Metal-detecting enthusiasts may be viewed with some jocularity by some members of the public, as they scour beaches and open ground hoping to unearth items of treasure of historic interest and worth. However, a man from Southampton who was fortunate enough to discover one of the largest ever collections of Anglo-Saxon coins to have been unearthed in Britain, will take all of that mirth in good humour after netting himself a cool £1.3 million for his efforts. Fifty-nine-year-old Paul Coleman's treasure trove went on public display this week at the British Museum situated in London.
Coleman described his lucky find as "pure fate" and that it felt a bit like "winning the pools", when he unearthed the historic artefacts during a dig just before Christmas last year in a field at Lenborough, near Aylsbury, Buckinghamshire.

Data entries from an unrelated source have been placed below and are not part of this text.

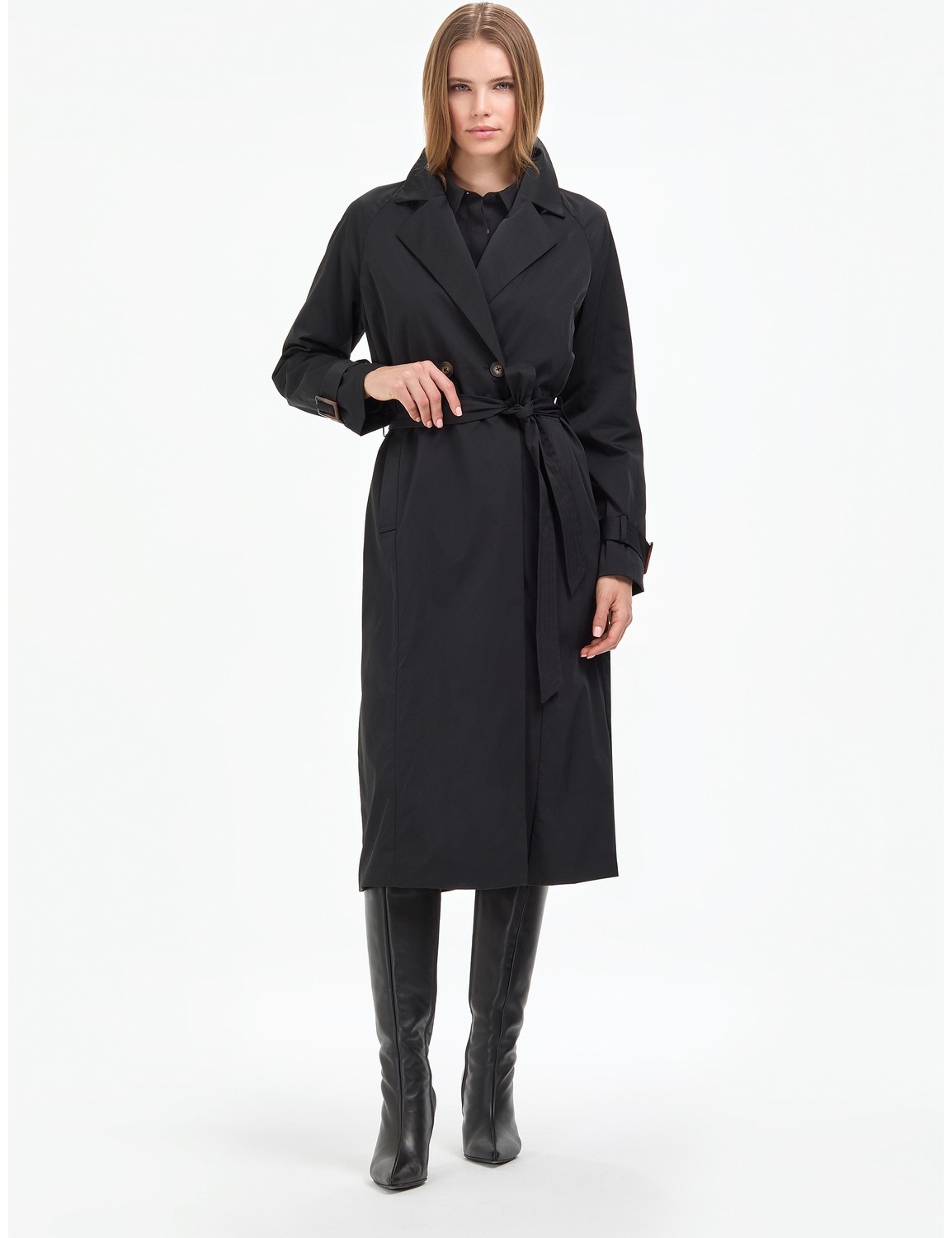 Pierre Cardin Kadın Haki Kemerli Trençkot 50314043-VR027 görsel 8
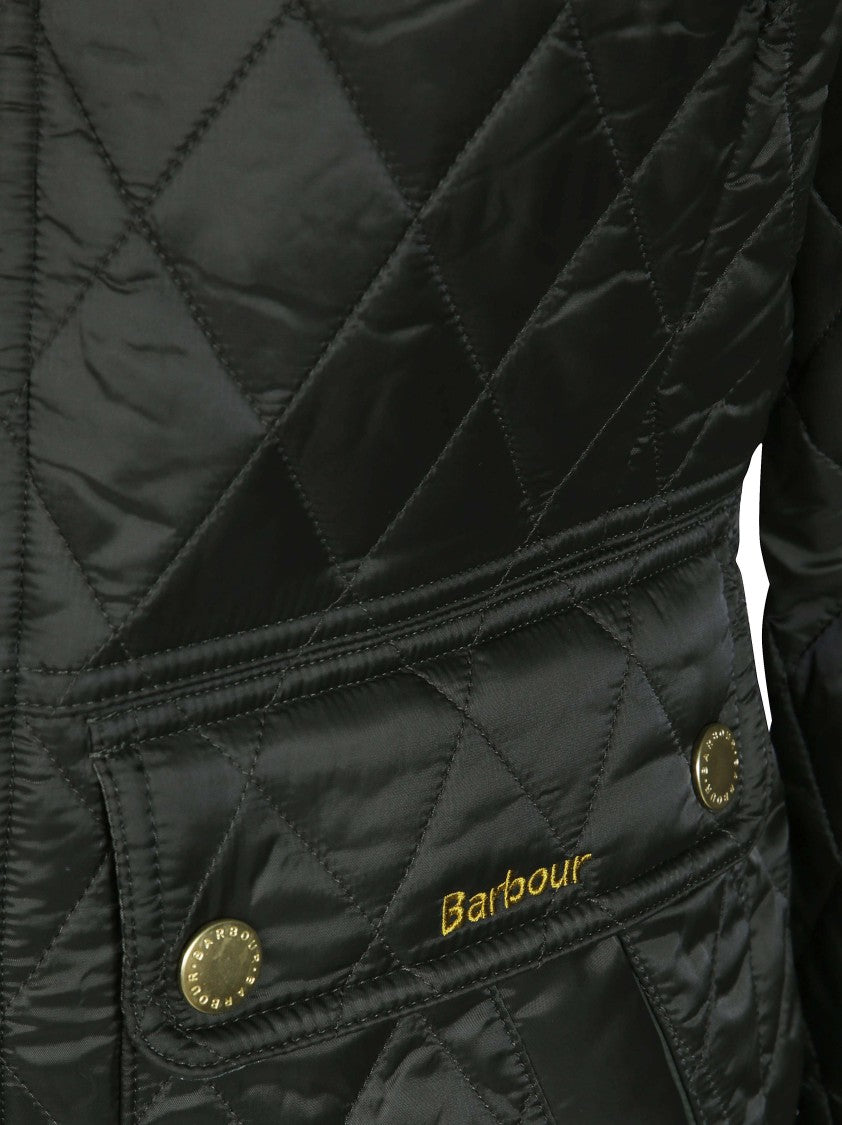 Barbour Fitted Beadnell Quilt Diamond-Pattern Jacket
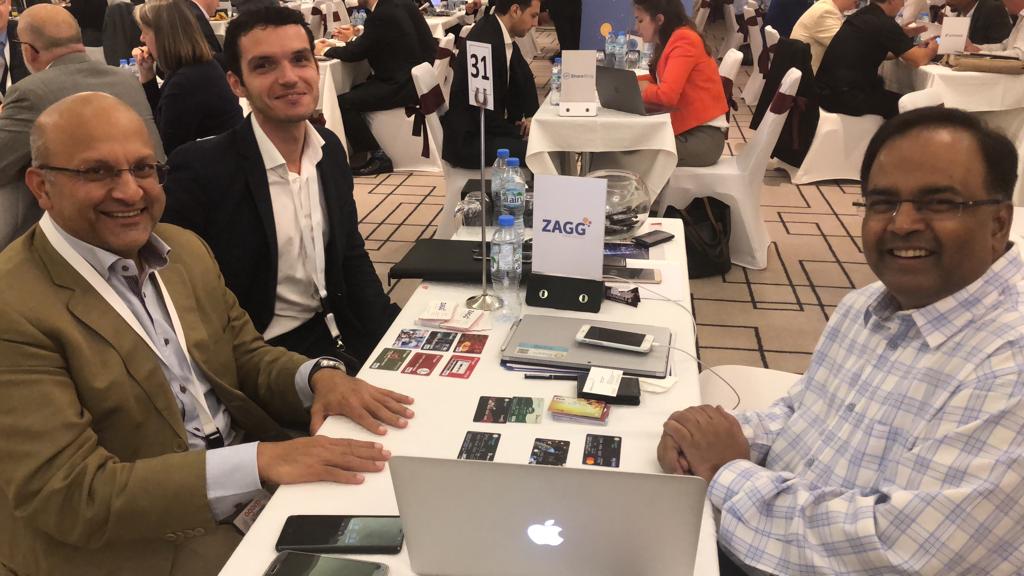 ZAGGProtocol's tweet image. Our founder, @rajnphani &amp;amp; Product Manager, Rohan were at the International Crypto Currencies Investment Congress talking about our unique #protocol with fellow #blockchain enthusiasts and potential #investors. 
Here a sneak at the interactions that happened!
#ZAGGProtocol #ICCIC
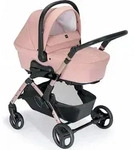 Kinderwagen Fluido Easy Kombi 2in1 | Mehr Farben verf&uuml;gbar | inkl. Babyschale - Rosa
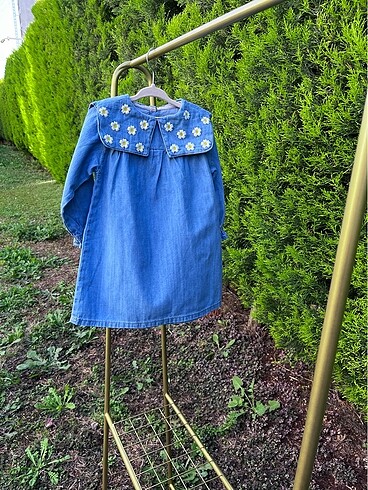 4 Yaş Beden Zara Denim Elbise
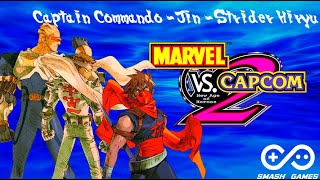 09 Gameplay Marvel vs Capcom 2 Captain Commando Strider Hiryu Jin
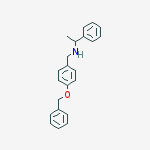 Structure of (4-BENZYLOXY-BENZYL)-(1-PHENYL-ETHYL)-AMINE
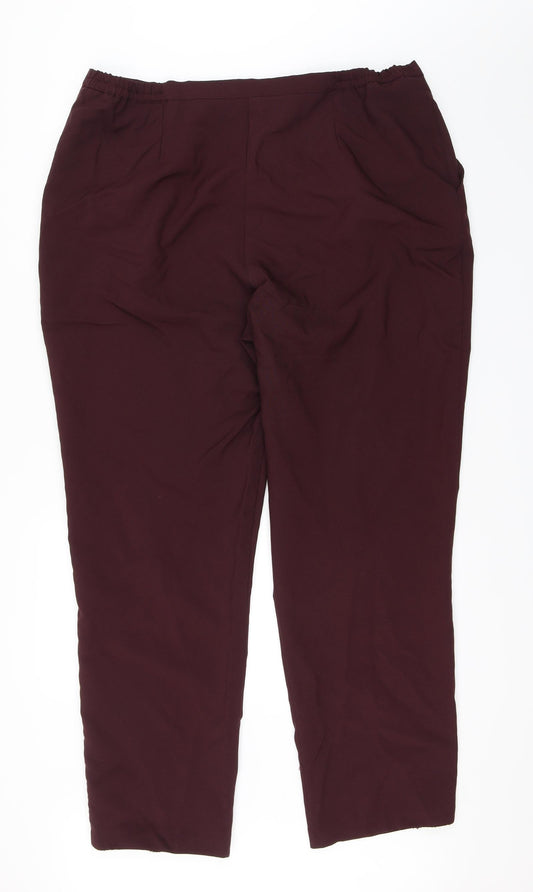Afibel Womens Red Trousers Size 38 in L29 in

The dig was an arranged event that he very nearly decided not to even attend, as he was weighing up whether it would be worth filling up his car to make the trip to the village from his home or not. He was very glad he did though, when he found a "sealed" lead container that included more than 5,200 silver coins dating back to the 11th century.
It represents the largest such find since the introduction in 1996 of the Treasure Act, legislation that requires treasure finders to report their bounty to the relevant authorities within 14 days. The treasure is viewed as the property of the Crown and so must be handed over. It is believed to be the largest find of Saxon coins since 1840, when something in the region of 7,000 were dug up in Cuerdale, near Preston in Lancashire.
Coleman, a member of the Weekend Wanderers Metal Detecting Club, unearthed coins that included those originating from the times of the kings Ethelred the Unready and Canute the Great.
Although the find was extremely valuable and significant from a historic point of view, it was still some way behind the largest UK find of Anglo-Saxon treasure.
That was made in a field in Staffordshire in July 2009 and was valued at £3.285 million.